Seminario con Simone Polillo, University of Virginia (USA), Sociology Department
Visiting Scientist Progetto Eccellenza

Organizzato da Dipartimento di Culture, Politica e Società - Centro Luigi Bobbio per la Ricerca Sociale e Applicata

20 Giugno 2022 ore 15.00

Torino, CLE, Sala seminari 3D233
Webex

Over the past three decades, performativity has emerged as a central program in the economic sociology of markets. Among its core insights is the idea that markets, and more generally the economy, are performed by economics: more specifically, economic knowledge does not simply describe its objects of analysis, rather it formats those objects, shapes them, and constitutes them as particular objects, opening them to certain kinds of interventions, and not others, and certain, subsequent analyses, and not others. Yet, whether performativity is a historical process, how it comes about, and what institutional conditions allow it to unfold, are issues that remain largely unexplored.
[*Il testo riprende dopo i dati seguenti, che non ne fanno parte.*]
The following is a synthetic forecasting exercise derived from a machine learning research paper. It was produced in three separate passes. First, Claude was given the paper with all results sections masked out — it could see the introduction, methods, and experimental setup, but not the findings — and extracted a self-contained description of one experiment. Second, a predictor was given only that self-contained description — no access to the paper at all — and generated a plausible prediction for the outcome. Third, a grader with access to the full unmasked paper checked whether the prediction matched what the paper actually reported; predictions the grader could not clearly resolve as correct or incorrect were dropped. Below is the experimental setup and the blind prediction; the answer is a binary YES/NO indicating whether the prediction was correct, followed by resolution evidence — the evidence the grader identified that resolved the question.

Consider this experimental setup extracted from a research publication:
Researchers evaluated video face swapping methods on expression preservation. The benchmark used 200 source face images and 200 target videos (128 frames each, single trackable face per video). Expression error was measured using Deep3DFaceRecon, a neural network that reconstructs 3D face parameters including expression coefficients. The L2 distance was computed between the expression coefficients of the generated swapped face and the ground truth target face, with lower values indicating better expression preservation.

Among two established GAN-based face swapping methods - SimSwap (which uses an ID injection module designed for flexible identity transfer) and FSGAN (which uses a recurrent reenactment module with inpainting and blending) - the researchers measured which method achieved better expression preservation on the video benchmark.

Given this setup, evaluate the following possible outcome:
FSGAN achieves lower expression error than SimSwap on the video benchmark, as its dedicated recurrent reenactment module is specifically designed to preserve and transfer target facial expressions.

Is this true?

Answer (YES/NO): YES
In this paper, I suggest that economic knowledge is, to an extent, knowledge about a division of labor: who produces it, how it circulates, and how shared it is, are functions of features of the division of labor itself. In order to advance our understanding of the processes through which economies are constituted and formatted, I show the links between performativity and the division of labor and propose the notion of the “performativity regime” to tie these two aspects together. Performativity regimes vary in terms of how centralized or dispersed expert authority is (i.e. its position in a broader institutional structure and its networks), and how much control it exercises over devices and representations. I draw from a historical analysis of the elaboration of a macro-econometric model of the Italian economy by the Bank of Italy in the late 1960s, its initial failure and later success in giving scientific legitimacy to the Bank’s monetary policy, to show how shifting configurations of expert authority make performativity more or less felicitous.